Indeed, the city's periodic displays of radicalism has made San Francisco permeate the rest of the nation in a rather malodorous fashion; described as "the stench in the nostrils of America", by a writer for, ironically, San Francisco Examiner. A detail about San Francisco that is often overshadowed is the city's historic acceptance not only of radical, but also opposing, doctrines; thereby allowing contrasts to co-exist. Staunch peaceniks, as well as war supporters, are permitted to opine freely.
But since the '60s, the city has acted as a liberal watchdog for the rest of the country, frequently reminding a comparatively conservative norm to check itself. Indeed, Berkeley, a town across the bay from San Francisco and home to one of the world's most politically active universities, has been associated with all things alternative since the '60s, including the Free Speech Movement. As the US began to pummel Afghanistan in response to the 9/11 attacks, Berkeley, true to form, became the first city to declare a halt to the US retaliation. The City Council's decision on this declaration, however, was announced after a 5-4 vote. This narrow margin signals that even Berkeley has come to terms with the fact that its "peace for all" cries may be falling on many a deaf ear.
Yet San Francisco's role as a "sanctuary" for the liberal-minded remains steadfast. Last year, the city declared itself a haven for medicinal marijuana users, and this July, as a result of government crackdowns on medical marijuana clubs, the city prepared to cultivate and grow its own herbs. According to the San Jose Mercury News, the city's Board of Supervisors voted "to put a measure on the November ballot that would have city officials explore growing marijuana on publicly owned lots and distributing it to ill patients." The US Drug Enforcement Administration is up in arms and responded that since marijuana use is illegal, "appropriate action" would be taken. Since the measure goes on the ballot this November, a "pro" victory could spell a serious showdown with the USDEA. On the flip side, if the measure is disapproved, San Francisco's liberal sheen could suffer a serious scar.

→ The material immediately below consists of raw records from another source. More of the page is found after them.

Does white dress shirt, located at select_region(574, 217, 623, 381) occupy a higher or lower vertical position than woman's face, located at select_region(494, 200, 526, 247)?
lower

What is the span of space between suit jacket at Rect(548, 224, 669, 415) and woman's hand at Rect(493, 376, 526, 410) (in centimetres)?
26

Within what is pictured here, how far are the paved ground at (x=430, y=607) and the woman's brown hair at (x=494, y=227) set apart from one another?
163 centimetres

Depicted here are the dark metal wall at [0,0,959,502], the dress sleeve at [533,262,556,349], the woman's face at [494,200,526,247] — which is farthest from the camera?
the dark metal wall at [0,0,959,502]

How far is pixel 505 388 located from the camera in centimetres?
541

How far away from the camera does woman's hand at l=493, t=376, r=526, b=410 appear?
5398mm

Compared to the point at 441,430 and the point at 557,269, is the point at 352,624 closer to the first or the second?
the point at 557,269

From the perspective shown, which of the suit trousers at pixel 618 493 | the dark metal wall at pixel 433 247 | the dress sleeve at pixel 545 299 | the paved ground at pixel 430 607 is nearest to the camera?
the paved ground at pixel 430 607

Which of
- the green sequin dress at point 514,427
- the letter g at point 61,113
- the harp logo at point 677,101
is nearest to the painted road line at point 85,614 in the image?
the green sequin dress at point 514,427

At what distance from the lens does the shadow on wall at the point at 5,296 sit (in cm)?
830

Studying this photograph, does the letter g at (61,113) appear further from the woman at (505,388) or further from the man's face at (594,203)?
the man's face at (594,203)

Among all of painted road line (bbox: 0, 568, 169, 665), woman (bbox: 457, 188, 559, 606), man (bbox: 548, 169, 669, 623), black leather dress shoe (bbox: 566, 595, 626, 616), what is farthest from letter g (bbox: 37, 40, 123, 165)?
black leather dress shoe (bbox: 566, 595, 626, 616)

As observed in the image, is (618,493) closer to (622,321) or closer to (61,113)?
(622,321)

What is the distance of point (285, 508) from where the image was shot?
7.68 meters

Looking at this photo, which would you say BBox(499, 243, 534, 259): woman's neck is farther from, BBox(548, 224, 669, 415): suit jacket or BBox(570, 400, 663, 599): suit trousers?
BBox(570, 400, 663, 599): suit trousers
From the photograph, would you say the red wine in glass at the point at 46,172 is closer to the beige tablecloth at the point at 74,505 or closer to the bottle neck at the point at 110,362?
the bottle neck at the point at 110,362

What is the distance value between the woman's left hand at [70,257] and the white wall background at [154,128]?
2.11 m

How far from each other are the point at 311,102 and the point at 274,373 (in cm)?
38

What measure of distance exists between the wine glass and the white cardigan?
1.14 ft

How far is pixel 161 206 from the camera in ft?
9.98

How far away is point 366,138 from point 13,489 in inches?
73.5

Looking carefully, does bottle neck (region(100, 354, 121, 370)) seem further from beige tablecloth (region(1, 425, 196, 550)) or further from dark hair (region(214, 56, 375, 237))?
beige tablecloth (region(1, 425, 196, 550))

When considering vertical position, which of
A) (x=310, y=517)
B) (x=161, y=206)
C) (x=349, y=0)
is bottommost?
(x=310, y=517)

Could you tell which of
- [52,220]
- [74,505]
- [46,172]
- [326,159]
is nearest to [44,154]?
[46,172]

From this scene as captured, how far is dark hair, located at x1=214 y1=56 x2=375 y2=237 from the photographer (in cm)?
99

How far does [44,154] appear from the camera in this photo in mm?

More than any other city in the US (with the possible exception of New Orleans), San Francisco is defined by its legend. The myths of the Summer of Love, Haight-Ashbury, and the cafes and bars of North Beach where the Beats proved that anyone incapable of rhyming poetry was cool, continuously lure thousands who cling to the nostalgia the city offers so readily. But after the initial thrill of, say, walking along the Golden Gate Bridge, or loitering around poet Lawrence Ferlinghetti's City Lights bookstore wears off, reality sets in. That's when you realize the realization that like you, every tourist in town, has attempted to steal the Haight-Ashbury street sign; and that the bearded guy who spends his days in the City Lights reading section isn't awaiting his muse, he's just unemployed.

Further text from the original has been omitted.